President Barack Obama will seek to obtain a one-year extension on the current interest rate on federal student loans in Congress before the rates double to 6.8 percent July 1.
The increased interest rates could have dramatic effects on financial aid and students’ ability to repay their tuition.
“I’ve always believed that we should be doing everything we can to put our education in reach for every American student,” Obama said in a conference call to student journalists. “In America, higher education can’t be a luxury.
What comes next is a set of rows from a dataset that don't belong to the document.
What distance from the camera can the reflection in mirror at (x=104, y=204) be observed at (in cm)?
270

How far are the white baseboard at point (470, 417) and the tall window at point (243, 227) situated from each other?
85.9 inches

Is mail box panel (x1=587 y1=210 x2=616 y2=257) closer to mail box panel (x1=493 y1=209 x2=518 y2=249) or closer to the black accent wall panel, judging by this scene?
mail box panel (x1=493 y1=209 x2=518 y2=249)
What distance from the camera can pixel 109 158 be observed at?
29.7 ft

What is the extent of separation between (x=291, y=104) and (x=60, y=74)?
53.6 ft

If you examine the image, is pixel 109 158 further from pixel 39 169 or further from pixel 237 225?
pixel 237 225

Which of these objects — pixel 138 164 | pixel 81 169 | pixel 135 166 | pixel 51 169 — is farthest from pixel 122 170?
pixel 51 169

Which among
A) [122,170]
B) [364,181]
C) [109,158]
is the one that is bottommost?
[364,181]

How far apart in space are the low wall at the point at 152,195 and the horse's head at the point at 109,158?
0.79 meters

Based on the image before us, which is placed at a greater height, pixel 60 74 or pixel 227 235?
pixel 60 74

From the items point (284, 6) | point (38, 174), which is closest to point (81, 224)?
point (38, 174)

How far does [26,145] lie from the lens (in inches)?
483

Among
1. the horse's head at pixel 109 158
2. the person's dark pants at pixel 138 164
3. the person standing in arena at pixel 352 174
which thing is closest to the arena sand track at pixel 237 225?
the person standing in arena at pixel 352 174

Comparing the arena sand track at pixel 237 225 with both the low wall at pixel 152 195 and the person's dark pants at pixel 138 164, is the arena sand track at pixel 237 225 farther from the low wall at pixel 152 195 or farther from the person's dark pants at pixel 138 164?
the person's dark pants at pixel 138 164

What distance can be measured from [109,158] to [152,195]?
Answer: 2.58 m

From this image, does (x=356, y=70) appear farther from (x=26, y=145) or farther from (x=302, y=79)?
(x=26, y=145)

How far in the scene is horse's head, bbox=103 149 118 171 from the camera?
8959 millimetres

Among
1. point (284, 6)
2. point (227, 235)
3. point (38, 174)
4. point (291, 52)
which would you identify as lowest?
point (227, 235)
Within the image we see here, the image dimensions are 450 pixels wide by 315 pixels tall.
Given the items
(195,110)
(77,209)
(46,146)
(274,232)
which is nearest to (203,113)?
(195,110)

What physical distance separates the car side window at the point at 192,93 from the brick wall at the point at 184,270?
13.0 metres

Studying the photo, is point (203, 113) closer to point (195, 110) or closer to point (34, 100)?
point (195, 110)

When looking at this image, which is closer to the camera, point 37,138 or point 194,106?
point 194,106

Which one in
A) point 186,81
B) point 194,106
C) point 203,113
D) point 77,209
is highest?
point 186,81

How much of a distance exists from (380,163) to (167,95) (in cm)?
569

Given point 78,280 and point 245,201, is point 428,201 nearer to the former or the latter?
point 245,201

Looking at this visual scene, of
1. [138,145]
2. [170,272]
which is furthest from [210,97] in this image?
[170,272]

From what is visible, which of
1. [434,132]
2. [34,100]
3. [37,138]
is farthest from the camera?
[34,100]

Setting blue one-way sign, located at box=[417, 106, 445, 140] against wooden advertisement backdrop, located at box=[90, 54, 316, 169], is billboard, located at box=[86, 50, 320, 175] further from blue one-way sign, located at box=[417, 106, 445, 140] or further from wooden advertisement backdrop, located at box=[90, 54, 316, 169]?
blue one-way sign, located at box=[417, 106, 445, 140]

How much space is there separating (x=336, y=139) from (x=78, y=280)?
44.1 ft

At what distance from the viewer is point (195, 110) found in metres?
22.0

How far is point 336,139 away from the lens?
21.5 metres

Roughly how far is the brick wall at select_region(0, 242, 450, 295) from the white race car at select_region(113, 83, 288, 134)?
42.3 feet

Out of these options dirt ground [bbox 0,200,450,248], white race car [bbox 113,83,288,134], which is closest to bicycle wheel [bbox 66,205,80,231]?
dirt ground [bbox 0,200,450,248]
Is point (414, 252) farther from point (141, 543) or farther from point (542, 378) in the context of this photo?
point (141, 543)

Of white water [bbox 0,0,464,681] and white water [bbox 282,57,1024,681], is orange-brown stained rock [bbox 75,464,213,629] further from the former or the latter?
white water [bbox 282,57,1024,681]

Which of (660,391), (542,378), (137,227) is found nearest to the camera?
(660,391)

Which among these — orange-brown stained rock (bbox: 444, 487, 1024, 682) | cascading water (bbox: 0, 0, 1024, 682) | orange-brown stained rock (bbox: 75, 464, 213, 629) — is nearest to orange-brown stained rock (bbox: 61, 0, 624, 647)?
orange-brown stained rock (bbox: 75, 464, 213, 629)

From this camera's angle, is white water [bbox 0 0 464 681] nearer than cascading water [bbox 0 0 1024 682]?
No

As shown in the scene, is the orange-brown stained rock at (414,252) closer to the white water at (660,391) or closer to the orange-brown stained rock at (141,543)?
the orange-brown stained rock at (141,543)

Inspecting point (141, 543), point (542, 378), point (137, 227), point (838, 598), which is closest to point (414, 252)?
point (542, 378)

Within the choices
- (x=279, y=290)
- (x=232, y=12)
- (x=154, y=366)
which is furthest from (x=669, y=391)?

It’s an economic imperative that every family [must] be able to afford.”
It is necessary for Congress to extend the current interest rates on student loans because higher education must continue to be within the economic means of every American, Obama said.
Cecilia Muñoz, an assistant to the president and director of the White House Domestic Policy Council, said in a press conference that extending the current interest rate on student loans would be helpful in maintaining high levels of employment and income within the nation.
“We know that students who complete a college education earn twice that of what people who don’t have a college education earn,” Muñoz said. “Ultimately, the best way to grow the economy, make sure we have the best prepared workers to compete in the global economy and to make sure that a college education is affordable is to ensure the student loan rate doesn’t double this July.”
Muñoz also said the one-year extension would only be a short-term solution and Congress would need to pass additional legislation in the future to ensure students pay low interest rates on their student loans.
“In the Congress, in the short-term, we want a one-year stop gap effort, but we intend to use that year — assuming we are successful — to make sure we have a robust conversation about higher education in the Congress that includes keeping interest rates low,” Muñoz said.
Roberto Rodríguez, special assistant to the president for education policy, said the Obama administration has created other new pieces of legislation to assist students in financing higher education.
“Last fall, the president announced an expansion on the income-based repayment program,” Rodríguez said. “This option will enable students to cap their student monthly payments on their loans to 10 percent of their monthly income, and students that work and maintain those repayments after 20 years would have that loans’ debt forgiven.”
Alex Kludjian, public relations director of USC College Republicans, said even though this move might be popular among students who receive federal student loans, it could also be fiscally irresponsible.
“You can’t just get money from the government and then not pay it back without there being some fiscal impact,” Kludjian said. “Students would obviously welcome this decision, but [one must] ask if this is actually fiscally responsible.”